In the pages of Altucher’s Investment Network, Ray and James Altucher have pinpointed several ways to profit from SpaceX’s IPO before it ever happens.
Bread and Circuses
The latest Jeffrey Epstein revelations opened an ugly window into what the power elite really thinks of the plebes.
It has to do with the already-disgraced Jes Staley — a 34-year veteran of JPMorgan Chase who moved on to become CEO of Barclays in 2015. He resigned in 2021 amid ongoing disclosures about his cozy relationship with Epstein.
The most recent Epstein document dump includes a jaw-dropping email Staley sent to Epstein ahead of the 2014 Super Bowl.
The context is that a few days earlier, protesters fought with military police in Brazil’s most populous city, Sao Paolo. They were upset with the government’s lavish spending on stadiums to host the 2014 World Cup.
Aside from that, the three-sentence email speaks for itself.

Brings to mind the late George Carlin’s rant about how “It’s a big club, and you ain’t in it.”

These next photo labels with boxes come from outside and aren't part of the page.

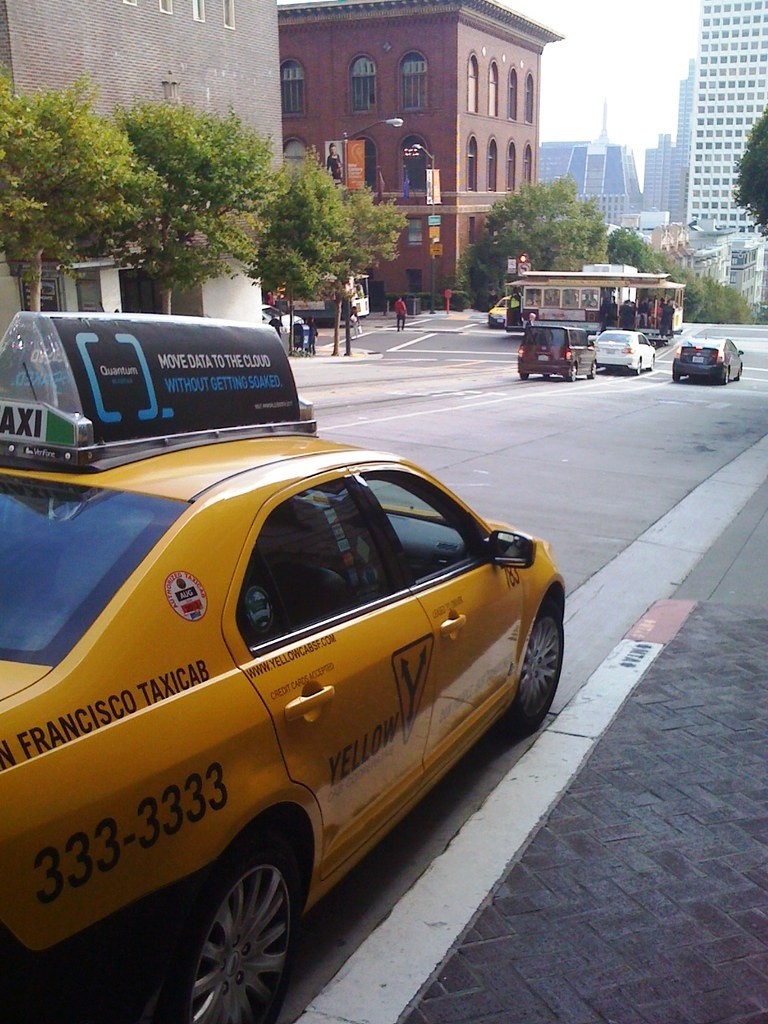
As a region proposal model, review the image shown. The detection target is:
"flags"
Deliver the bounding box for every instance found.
[378,171,385,201]
[404,169,409,199]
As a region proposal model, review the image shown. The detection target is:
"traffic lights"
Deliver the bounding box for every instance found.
[518,254,529,264]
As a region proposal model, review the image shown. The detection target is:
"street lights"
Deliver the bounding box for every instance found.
[343,118,403,356]
[412,143,436,314]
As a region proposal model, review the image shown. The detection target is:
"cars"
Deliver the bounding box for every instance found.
[594,329,656,375]
[673,338,744,386]
[0,313,565,1024]
[262,304,304,336]
[487,296,512,329]
[517,326,597,382]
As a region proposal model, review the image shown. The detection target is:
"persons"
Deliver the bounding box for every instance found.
[269,315,283,338]
[394,297,407,332]
[488,289,498,308]
[524,313,536,326]
[659,298,680,338]
[306,317,318,356]
[327,143,343,179]
[509,287,523,326]
[600,295,655,332]
[532,290,541,305]
[350,306,360,337]
[582,294,598,308]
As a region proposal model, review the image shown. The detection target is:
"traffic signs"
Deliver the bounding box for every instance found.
[430,244,442,256]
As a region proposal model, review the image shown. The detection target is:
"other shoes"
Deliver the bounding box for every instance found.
[659,335,661,339]
[663,335,667,339]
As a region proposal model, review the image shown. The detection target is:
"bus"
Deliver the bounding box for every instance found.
[506,271,687,346]
[267,273,369,323]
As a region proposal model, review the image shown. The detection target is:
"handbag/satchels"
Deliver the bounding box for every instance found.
[357,325,362,334]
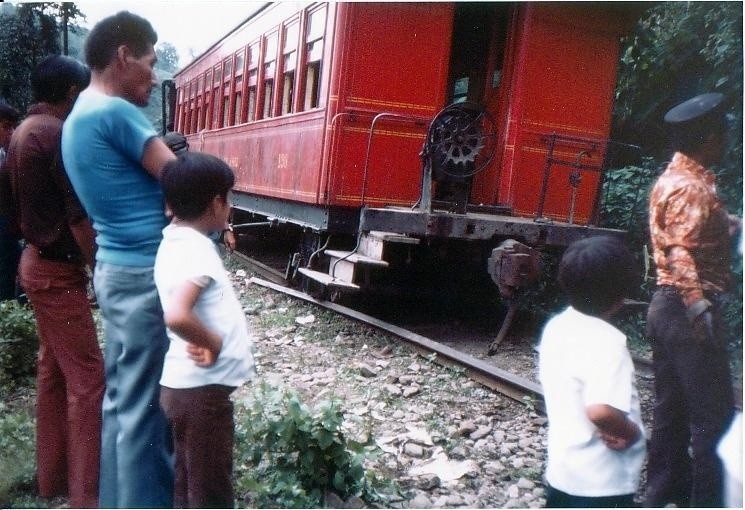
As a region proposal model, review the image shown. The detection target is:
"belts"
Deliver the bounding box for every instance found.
[37,245,81,263]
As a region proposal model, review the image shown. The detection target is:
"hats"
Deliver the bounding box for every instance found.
[663,92,736,135]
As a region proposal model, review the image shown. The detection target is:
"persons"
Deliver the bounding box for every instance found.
[6,53,106,508]
[538,227,651,508]
[635,86,744,508]
[163,130,236,255]
[0,101,29,304]
[153,148,256,510]
[61,12,179,509]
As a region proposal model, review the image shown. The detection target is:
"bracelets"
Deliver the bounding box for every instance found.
[223,226,234,233]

And in light of how last night’s Super Bowl halftime show became another touchstone in the culture wars, this part of his routine seems especially relevant…
That’s all you ever hear about in this country is our differences. That’s all the media and the politicians are ever talking about: the things that separate us, things that make us different from one another.
That’s the way the ruling class operates in any society: They try to divide the rest of the people; they keep the lower and the middle classes fighting with each other so that they, the rich, can run off with all the ****ing money.
Fairly simple thing… happens to work.
And he said that in 1992!
Mailbag: Silver, MAMA Stocks
A new week’s mailbag begins with a one-sentence inquiry…
“Do you believe confidence exists that silver can go higher than its recent high price and above in the near term of six months?”
Of course confidence exists. The question is among whom?
In all seriousness, many smart observers of the precious metals space, both inside and outside Paradigm, believe silver could easily reach $150 by year-end — certainly next year.
Six months is a tighter timeframe, though. We’re talking Aug. 9. Expecting silver to reclaim $121 by that time? It’s certainly possible, but I wouldn’t want to bet on it.
But I’m nonetheless hanging on to my Sprott Physical Silver Trust (PSLV). I’m playing for the long haul and I’m willing to exercise patience. But that’s just me. If you’re sitting on hefty silver profits even after the recent whacking and you need to meet current expenses… you might well come to a different conclusion.
After last week’s mention of how our label of the “MAMA” stocks never got traction last year — Microsoft, Alphabet, Meta, Amazon — a reader weighed in…
“Since your MAMA acronym didn’t catch on, how about adding a couple of hyperscaler-related companies, Nvidia and Oracle, and going with the Al Bundy-inspired acronym of NO MA’AM?”

Dave responds: And I thought my mind went off on weird tangents!